The Dunedin Botanic Garden (known in local slang as the "Botans", "Botang", Botanic or Botanical Gardens) is located at the northern end of central Dunedin, in the South Island of New Zealand. The garden is close to the University of Otago and one of the city's most historic cemeteries, the Northern Cemetery, on a spur of Signal Hill and on the river plain immediately below it.

The location of the gardens makes them popular with university students, as they lie between the university and the mouth of North East Valley, which houses a substantial proportion of the city's tertiary students. The gardens are also easily accessible by road from the city centre, being located close to the northern end of the city's main business street, George Street, and at the northern end of the city's one-way street system, part of State Highway 1. A small suburban shopping centre lies close to the garden's northern entrance at an intersection known as The Gardens Corner.

The garden
The two parts of the Dunedin Botanic Garden are known simply as the upper gardens and the lower gardens. The lower gardens are at an altitude of some 25 metres; the upper gardens rise up the hill-spur to a height of 85 metres.
::::::::
Does the Botanic Garden text support each statement? Answer yes or no and quote the deciding words. 1. The garden is at the southern end of central Dunedin. 2. The lower gardens sit at an altitude of about 25 metres. 3. A small suburban shopping centre lies close to the garden's southern entrance. These rows have no connection to the Botanic Garden text.

[Stored items]
::::::::
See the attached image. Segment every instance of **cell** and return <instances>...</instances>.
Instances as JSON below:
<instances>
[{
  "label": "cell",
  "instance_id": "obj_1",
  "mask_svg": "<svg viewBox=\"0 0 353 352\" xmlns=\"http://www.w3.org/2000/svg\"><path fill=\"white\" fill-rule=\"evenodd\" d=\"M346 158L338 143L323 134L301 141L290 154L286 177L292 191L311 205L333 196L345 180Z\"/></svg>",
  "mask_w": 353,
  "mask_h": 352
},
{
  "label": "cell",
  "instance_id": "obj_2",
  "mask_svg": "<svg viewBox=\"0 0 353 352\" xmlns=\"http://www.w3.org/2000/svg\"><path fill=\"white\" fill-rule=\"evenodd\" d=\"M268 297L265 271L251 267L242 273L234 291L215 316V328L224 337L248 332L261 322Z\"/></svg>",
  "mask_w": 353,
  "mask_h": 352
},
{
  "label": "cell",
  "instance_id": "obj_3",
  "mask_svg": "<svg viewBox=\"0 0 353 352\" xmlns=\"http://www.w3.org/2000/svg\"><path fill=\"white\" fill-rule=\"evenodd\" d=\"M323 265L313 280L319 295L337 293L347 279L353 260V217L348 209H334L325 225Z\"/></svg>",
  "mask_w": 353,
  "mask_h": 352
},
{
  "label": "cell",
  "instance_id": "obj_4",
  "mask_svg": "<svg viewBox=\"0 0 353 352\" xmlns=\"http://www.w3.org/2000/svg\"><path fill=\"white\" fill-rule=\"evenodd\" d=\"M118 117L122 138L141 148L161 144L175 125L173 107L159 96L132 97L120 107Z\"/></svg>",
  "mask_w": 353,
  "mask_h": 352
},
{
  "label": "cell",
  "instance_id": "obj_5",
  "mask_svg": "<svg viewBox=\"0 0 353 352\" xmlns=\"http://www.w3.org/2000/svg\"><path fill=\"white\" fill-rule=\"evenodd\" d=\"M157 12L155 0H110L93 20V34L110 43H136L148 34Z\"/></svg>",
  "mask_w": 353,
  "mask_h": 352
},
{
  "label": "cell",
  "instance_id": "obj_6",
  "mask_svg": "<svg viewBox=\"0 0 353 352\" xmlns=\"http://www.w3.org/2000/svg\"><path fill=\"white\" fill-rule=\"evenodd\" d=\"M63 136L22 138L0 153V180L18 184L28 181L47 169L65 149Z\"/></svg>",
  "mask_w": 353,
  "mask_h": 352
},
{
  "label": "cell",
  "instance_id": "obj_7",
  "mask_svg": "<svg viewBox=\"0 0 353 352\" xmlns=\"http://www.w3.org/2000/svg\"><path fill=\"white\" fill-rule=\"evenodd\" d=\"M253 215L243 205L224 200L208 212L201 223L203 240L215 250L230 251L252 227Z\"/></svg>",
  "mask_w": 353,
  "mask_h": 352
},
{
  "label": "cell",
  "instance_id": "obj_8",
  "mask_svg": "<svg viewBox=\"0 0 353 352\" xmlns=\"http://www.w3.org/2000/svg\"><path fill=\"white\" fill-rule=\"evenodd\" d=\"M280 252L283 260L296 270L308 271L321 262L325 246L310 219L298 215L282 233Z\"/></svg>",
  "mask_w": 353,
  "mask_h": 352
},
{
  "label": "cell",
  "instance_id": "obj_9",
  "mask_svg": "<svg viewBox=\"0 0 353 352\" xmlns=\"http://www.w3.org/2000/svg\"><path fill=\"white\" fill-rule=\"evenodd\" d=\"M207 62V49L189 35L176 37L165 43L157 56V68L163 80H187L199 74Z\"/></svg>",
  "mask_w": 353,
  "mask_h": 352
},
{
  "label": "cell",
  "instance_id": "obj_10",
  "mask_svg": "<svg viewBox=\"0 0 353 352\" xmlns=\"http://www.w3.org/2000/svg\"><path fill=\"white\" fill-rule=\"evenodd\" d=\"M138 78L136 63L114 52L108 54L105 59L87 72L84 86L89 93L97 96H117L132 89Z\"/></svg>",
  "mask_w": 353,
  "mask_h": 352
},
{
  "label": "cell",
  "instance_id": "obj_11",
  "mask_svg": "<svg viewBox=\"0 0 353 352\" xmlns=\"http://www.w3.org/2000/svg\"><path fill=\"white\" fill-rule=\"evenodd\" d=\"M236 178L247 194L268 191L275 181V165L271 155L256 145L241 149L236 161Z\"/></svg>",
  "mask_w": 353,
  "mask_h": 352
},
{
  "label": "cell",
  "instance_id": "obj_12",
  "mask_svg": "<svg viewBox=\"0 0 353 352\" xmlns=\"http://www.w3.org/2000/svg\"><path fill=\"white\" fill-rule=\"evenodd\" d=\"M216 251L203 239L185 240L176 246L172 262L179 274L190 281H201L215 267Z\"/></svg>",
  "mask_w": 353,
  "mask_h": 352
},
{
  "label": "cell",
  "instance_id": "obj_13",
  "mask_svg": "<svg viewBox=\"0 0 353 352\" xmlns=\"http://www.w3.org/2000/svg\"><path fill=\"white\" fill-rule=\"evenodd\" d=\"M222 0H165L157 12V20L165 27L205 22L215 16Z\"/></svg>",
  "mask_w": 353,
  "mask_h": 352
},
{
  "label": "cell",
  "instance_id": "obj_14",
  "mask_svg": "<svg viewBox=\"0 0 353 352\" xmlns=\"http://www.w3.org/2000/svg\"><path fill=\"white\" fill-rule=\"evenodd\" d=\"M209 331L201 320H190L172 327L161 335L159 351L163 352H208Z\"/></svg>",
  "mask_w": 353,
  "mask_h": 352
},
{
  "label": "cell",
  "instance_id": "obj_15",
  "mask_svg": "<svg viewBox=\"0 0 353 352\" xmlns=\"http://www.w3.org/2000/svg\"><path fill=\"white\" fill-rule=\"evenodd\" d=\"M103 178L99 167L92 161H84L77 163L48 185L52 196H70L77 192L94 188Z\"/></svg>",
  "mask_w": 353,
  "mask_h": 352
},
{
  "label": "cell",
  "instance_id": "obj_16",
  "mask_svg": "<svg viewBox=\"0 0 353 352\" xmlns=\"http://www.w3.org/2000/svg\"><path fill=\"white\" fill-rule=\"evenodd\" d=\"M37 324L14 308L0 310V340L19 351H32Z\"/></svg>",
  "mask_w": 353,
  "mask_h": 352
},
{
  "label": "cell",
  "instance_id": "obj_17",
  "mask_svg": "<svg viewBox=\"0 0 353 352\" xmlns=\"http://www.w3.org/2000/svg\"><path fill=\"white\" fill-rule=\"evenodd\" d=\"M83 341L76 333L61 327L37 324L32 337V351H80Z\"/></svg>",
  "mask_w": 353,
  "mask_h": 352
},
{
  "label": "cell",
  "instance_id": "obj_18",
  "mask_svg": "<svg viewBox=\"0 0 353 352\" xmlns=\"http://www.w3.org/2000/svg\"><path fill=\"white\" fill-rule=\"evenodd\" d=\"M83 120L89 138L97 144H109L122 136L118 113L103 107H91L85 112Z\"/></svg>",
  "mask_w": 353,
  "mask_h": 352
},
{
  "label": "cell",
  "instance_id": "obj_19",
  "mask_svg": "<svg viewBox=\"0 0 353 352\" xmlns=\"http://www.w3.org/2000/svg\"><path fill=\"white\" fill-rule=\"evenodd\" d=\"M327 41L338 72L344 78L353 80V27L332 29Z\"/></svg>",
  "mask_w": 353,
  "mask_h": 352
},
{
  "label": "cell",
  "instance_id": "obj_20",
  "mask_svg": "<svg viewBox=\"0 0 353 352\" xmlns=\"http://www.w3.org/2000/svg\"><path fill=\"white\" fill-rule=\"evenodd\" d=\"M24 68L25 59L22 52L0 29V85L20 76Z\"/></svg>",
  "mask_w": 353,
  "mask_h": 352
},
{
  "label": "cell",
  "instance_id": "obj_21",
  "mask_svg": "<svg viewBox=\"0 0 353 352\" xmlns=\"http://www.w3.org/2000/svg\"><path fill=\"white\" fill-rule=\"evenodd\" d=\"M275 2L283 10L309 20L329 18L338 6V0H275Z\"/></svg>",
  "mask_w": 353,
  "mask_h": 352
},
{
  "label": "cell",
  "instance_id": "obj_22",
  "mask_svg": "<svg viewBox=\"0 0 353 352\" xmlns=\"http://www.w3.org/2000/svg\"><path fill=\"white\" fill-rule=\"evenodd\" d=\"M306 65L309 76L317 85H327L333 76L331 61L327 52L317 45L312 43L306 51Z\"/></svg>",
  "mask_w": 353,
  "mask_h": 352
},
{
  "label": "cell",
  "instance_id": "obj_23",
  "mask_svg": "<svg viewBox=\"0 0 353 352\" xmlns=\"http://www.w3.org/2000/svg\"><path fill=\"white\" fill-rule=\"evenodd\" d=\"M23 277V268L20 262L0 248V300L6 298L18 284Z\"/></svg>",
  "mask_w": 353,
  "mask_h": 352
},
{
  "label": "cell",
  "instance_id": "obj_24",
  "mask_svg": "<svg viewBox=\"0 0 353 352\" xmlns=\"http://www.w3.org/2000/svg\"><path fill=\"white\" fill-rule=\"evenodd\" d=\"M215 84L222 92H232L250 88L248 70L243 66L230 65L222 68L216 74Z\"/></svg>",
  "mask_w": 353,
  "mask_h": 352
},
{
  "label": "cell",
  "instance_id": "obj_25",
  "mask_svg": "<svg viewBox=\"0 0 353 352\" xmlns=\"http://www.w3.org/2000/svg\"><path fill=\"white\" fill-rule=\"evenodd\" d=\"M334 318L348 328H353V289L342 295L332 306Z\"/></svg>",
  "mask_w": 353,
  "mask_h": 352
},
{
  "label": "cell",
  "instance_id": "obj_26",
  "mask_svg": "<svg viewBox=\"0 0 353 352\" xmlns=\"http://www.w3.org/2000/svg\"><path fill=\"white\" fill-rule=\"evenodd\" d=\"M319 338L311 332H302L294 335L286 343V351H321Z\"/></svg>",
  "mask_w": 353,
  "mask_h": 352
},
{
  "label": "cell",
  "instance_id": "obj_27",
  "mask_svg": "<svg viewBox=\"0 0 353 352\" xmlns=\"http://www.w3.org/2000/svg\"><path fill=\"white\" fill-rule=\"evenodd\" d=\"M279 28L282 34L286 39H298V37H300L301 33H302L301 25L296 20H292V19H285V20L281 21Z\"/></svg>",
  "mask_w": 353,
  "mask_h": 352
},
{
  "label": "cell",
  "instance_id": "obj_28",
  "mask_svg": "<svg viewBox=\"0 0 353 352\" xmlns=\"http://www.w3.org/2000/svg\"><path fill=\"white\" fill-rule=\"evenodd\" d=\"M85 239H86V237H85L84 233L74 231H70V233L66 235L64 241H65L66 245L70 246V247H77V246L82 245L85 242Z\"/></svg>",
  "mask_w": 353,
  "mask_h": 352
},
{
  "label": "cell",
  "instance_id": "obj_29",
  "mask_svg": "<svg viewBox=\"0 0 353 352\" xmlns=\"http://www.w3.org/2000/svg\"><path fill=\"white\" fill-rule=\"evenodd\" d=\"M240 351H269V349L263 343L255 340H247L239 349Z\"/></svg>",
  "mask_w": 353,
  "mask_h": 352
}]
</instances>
::::::::
## [Response to this exercise]
1. No: "located at the northern end of central Dunedin"
2. Yes: "The lower gardens are at an altitude of some 25 metres"
3. No: "A small suburban shopping centre lies close to the garden's northern entrance"